-- DOCUMENT --
As the western nations march into the capital demanding more and more concessions in land and trading rights, Tzu-hsi plots to destroy them. Mobilizing her legitimate army and the force of the "Boxers", vigilante members of a secret society who believe themselves impervious to bullets, she orders an all-out siege to kill all foreigners and free China from their grip. When European reinforcements arrive in Peking to surround the Forbidden City, Tzu-hsi realizes her only change for survival is to escape, disguised as a peasant. She has discovered that her great love of China and her fierce defense of the Dragon Throne are not enough to save the dynasty from the inevitable onslaught of the future.

-- SUPPLIED MATERIAL --

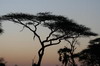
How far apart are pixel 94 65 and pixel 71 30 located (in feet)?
74.6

-- WRITTEN REQUEST 1 --
Based on the passage about Tzu-hsi above, state whether each of the following statements agrees with it, answering yes or no and quoting the exact words of the passage that decide it: (a) Tzu-hsi escapes disguised as a peasant. (b) The Boxers are members of a secret society who believe they cannot be harmed by bullets. (c) American reinforcements arrive in Peking to surround the Forbidden City.
-- WRITTEN REQUEST 2 --
Return everything in the passage about Tzu-hsi above, from "As the western" down to "of the future.".
-- WRITTEN REQUEST 3 --
According to the passage about Tzu-hsi above, what do the western nations demand as they march into the capital?

-- FULL SOLUTION 1 --
(a) Yes: "Tzu-hsi realizes her only change for survival is to escape, disguised as a peasant."
(b) Yes: "vigilante members of a secret society who believe themselves impervious to bullets"
(c) No: "When European reinforcements arrive in Peking to surround the Forbidden City"

-- FULL SOLUTION 2 --
As the western nations march into the capital demanding more and more concessions in land and trading rights, Tzu-hsi plots to destroy them. Mobilizing her legitimate army and the force of the "Boxers", vigilante members of a secret society who believe themselves impervious to bullets, she orders an all-out siege to kill all foreigners and free China from their grip. When European reinforcements arrive in Peking to surround the Forbidden City, Tzu-hsi realizes her only change for survival is to escape, disguised as a peasant. She has discovered that her great love of China and her fierce defense of the Dragon Throne are not enough to save the dynasty from the inevitable onslaught of the future.

-- FULL SOLUTION 3 --
More and more concessions in land and trading rights.